§ **Source**
CA Toulouse, ch. 2 sect. 1, 10 mars 2010, n° 08/04083

TOULOUSE

Arrêt

Infirmation

PARTIES

Défendeur :

Le Bon Vivre (SARL)

COMPOSITION DE LA JURIDICTION

Président :

M. Lagriffoul

Conseillers :

M. Belieres, M. Salmeron

Avocats :

SCP Mallet, SCP Boyer, Lescat et Merle

TGI Toulouse, du 10 juill. 2008

10 juillet 2008

FAITS, PROCEDURE, PRETENTIONS ET MOYENS DES PARTIES

M. A. a donné à bail précaire à la SARL LE BON VIVRE des locaux à usage exclusif de bar-restaurant et le matériel y afférent dans un immeuble situé à TOULOUSE, 15 bis place WILSON pour une durée de 12 mois à effet du 1er septembre 1992 moyennant un loyer mensuel de 5.183,27 € hors charges et taxes.

Par arrêt confirmatif du 14 juin 2001, cette Cour a jugé que le bail était soumis au statut des baux commerciaux à compter du 2 septembre 1993, date d'un précédent avenant de prorogation du bail initial pour une durée de 11 mois.

M. A. a donné congé pour le 31 décembre 2002 à la SARL LE BON VIVRE, par acte d'huissier du 26 juin 2002, avec offre de renouvellement moyennant un loyer annuel de 150.000 € hors taxes et charges.

La SARL LE BON VIVRE a accepté le principe du renouvellement mais contesté le montant du loyer proposé par lettre recommandée avec accusé de réception du 1er juillet 2002.

Après notification de son mémoire aux fins de fixation du prix du loyer renouvelé par lettre recommandée avec accusé de réception du 13 juin 2004, M. A. a saisi le juge des loyers commerciaux du tribunal de grande instance de TOULOUSE par acte d'huissier du 21 juillet 2004.

Par jugement avant-dire-droit du 14 juin 2005, le juge des loyers commerciaux a désigné comme expert M. N., lequel a déposé son rapport le 27 mars 2007.

§ **Données fournies**
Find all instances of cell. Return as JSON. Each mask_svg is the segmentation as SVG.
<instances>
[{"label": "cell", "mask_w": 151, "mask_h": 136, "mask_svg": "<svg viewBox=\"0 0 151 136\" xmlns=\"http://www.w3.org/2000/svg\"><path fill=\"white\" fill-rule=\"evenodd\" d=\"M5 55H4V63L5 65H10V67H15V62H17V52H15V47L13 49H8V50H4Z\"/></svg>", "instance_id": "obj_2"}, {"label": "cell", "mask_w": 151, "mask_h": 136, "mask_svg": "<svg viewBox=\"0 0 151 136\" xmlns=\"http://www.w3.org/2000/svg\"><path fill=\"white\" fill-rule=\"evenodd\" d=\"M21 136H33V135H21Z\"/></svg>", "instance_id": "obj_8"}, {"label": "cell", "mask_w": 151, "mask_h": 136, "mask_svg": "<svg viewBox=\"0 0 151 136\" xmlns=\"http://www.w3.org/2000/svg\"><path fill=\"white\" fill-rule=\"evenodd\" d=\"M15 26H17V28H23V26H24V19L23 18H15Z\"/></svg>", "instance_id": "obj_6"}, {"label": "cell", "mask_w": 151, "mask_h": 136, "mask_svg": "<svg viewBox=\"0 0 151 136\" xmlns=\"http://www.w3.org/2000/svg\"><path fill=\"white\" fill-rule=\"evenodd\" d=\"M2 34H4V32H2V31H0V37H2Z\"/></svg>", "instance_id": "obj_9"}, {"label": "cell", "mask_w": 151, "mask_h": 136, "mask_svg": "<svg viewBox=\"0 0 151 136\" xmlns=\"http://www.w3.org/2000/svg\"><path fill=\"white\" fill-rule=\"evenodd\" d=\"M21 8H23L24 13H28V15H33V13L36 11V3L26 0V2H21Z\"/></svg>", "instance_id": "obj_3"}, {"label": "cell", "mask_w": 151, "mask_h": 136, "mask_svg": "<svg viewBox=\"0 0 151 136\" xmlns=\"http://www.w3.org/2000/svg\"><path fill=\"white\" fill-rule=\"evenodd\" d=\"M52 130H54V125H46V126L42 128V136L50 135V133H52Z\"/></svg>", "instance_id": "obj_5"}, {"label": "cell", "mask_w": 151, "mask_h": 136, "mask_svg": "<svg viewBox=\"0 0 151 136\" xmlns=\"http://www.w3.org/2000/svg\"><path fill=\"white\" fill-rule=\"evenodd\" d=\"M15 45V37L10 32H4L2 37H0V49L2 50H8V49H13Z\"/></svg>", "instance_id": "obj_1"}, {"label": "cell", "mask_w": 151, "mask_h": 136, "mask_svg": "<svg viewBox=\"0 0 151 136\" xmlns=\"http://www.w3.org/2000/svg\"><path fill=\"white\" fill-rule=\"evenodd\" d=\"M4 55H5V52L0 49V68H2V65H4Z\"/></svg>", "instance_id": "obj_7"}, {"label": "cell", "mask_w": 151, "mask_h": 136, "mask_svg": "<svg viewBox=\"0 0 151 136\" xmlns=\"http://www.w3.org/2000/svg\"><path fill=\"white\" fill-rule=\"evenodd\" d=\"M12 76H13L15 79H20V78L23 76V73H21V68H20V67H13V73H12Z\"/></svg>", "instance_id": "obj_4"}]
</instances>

§ **Consigne**
Recopiez l'arrêt en entier, sans y changer un mot. La liste n'a aucun lien avec l'arrêt.

§ **Réponse attendue**
CA Toulouse, ch. 2 sect. 1, 10 mars 2010, n° 08/04083

TOULOUSE

Arrêt

Infirmation

PARTIES

Défendeur :

Le Bon Vivre (SARL)

COMPOSITION DE LA JURIDICTION

Président :

M. Lagriffoul

Conseillers :

M. Belieres, M. Salmeron

Avocats :

SCP Mallet, SCP Boyer, Lescat et Merle

TGI Toulouse, du 10 juill. 2008

10 juillet 2008

FAITS, PROCEDURE, PRETENTIONS ET MOYENS DES PARTIES

M. A. a donné à bail précaire à la SARL LE BON VIVRE des locaux à usage exclusif de bar-restaurant et le matériel y afférent dans un immeuble situé à TOULOUSE, 15 bis place WILSON pour une durée de 12 mois à effet du 1er septembre 1992 moyennant un loyer mensuel de 5.183,27 € hors charges et taxes.

Par arrêt confirmatif du 14 juin 2001, cette Cour a jugé que le bail était soumis au statut des baux commerciaux à compter du 2 septembre 1993, date d'un précédent avenant de prorogation du bail initial pour une durée de 11 mois.

M. A. a donné congé pour le 31 décembre 2002 à la SARL LE BON VIVRE, par acte d'huissier du 26 juin 2002, avec offre de renouvellement moyennant un loyer annuel de 150.000 € hors taxes et charges.

La SARL LE BON VIVRE a accepté le principe du renouvellement mais contesté le montant du loyer proposé par lettre recommandée avec accusé de réception du 1er juillet 2002.

Après notification de son mémoire aux fins de fixation du prix du loyer renouvelé par lettre recommandée avec accusé de réception du 13 juin 2004, M. A. a saisi le juge des loyers commerciaux du tribunal de grande instance de TOULOUSE par acte d'huissier du 21 juillet 2004.

Par jugement avant-dire-droit du 14 juin 2005, le juge des loyers commerciaux a désigné comme expert M. N., lequel a déposé son rapport le 27 mars 2007.